> [TASK PROMPT]:
In the data below, find each line carrying the string "level" and copy it out.

> [INFORMATION SUPPLIED]:
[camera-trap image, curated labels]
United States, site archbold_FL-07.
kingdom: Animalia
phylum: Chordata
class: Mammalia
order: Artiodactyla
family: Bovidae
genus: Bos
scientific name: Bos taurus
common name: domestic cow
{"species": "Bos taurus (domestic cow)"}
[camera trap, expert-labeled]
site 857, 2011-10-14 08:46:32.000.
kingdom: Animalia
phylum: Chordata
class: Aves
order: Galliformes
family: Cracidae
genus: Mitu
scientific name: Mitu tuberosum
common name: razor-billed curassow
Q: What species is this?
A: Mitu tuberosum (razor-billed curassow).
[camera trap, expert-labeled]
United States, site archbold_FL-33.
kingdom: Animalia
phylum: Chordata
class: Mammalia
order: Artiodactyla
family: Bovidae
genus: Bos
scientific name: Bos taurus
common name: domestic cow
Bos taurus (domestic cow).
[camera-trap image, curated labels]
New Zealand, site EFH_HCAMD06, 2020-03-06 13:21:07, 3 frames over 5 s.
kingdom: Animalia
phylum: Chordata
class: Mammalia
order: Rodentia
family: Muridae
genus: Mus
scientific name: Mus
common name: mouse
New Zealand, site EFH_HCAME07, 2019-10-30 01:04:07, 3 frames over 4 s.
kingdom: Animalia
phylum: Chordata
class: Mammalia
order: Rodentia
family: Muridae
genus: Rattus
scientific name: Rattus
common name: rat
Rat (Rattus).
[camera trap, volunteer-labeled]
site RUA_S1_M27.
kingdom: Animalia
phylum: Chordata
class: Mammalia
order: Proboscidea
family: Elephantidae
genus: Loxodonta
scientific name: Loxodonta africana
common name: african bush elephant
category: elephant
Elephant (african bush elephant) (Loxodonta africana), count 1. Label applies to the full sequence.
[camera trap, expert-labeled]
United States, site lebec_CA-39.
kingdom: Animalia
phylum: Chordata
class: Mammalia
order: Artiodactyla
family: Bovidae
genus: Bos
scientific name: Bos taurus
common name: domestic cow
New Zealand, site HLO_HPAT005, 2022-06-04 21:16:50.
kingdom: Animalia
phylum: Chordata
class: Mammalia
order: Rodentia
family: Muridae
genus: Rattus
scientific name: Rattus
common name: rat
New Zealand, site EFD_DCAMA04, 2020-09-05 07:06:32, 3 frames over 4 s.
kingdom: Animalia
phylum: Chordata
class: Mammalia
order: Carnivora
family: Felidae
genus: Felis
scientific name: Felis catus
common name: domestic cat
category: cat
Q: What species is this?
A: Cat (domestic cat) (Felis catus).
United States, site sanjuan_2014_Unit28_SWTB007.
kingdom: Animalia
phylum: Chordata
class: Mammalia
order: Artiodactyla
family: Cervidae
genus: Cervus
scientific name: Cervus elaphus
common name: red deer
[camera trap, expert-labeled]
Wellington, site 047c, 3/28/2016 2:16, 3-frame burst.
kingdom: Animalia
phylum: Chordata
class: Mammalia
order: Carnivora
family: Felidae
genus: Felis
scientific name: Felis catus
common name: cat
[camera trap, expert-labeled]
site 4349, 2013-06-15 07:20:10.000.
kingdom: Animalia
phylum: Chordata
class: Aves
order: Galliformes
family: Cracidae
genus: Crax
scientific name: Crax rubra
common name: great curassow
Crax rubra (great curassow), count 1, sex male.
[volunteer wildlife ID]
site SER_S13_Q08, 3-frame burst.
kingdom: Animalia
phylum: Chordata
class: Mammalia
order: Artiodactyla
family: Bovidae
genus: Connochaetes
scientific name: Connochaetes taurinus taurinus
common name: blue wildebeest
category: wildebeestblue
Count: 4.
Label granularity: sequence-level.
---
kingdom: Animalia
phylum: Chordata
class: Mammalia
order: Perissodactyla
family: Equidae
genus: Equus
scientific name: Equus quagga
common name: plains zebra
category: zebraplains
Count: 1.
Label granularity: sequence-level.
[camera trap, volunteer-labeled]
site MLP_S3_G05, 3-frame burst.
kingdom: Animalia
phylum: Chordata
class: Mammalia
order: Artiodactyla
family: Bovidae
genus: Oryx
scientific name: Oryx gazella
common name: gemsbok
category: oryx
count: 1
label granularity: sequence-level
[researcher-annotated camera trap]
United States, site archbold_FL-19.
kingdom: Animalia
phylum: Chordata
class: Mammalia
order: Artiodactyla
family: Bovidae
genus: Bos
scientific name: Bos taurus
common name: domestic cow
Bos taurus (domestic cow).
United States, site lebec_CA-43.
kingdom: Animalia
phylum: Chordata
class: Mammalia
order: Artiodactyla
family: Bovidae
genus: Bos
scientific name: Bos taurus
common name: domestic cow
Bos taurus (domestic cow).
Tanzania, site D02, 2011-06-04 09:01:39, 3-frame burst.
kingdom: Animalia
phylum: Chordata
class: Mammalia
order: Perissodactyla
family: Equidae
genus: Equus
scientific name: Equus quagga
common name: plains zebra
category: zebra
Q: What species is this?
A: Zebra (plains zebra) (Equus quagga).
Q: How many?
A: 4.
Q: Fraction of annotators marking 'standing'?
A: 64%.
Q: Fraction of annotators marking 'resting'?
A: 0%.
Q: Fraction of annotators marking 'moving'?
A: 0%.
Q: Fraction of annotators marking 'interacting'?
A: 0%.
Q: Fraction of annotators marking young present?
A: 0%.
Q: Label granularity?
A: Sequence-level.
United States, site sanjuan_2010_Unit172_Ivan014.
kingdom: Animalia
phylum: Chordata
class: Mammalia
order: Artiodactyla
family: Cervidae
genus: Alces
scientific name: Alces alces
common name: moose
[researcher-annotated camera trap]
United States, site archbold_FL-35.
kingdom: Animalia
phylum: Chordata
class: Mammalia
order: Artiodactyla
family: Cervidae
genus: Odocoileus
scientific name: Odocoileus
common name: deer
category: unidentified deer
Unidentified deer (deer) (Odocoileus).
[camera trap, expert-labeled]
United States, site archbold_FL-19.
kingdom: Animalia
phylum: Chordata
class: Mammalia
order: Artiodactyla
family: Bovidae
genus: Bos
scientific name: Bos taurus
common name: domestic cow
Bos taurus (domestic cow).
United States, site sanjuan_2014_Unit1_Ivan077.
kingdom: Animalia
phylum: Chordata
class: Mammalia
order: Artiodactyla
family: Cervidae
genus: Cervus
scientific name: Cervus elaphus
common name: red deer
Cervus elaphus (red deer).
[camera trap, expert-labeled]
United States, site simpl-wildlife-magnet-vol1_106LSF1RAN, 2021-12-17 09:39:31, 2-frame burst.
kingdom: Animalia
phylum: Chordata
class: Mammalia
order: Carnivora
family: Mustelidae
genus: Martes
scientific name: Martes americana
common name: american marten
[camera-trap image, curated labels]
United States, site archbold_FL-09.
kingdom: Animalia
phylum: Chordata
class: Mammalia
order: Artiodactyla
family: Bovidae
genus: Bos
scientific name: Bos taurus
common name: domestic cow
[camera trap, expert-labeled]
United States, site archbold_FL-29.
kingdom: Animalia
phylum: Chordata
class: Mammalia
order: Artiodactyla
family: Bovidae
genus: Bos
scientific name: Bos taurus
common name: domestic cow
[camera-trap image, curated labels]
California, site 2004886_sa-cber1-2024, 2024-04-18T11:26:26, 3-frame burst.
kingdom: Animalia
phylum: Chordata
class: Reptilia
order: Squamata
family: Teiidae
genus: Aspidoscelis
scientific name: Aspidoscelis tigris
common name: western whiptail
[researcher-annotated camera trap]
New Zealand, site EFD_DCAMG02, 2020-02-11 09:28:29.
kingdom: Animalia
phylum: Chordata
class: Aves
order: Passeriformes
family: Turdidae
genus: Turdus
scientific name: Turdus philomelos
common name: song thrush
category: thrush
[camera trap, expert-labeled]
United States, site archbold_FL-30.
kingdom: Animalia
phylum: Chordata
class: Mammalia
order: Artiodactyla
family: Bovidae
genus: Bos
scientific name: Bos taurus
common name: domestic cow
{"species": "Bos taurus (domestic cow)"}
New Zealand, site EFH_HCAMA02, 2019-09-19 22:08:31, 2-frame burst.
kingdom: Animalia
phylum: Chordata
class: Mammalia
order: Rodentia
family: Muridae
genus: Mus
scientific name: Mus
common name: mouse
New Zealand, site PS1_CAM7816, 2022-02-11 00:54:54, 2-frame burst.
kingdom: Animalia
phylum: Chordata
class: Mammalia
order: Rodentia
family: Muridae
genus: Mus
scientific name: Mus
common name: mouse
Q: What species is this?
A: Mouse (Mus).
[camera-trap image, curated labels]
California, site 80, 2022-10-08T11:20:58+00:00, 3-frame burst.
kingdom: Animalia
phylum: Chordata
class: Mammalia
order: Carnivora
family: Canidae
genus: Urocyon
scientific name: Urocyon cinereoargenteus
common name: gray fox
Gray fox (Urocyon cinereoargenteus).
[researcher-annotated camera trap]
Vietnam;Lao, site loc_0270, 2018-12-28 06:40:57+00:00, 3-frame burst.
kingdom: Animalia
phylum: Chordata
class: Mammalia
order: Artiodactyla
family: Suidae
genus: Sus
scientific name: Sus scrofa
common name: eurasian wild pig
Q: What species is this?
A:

> [ANSWER SECTION]:
Label granularity: sequence-level.
Label granularity: sequence-level.
label granularity: sequence-level
A: Sequence-level.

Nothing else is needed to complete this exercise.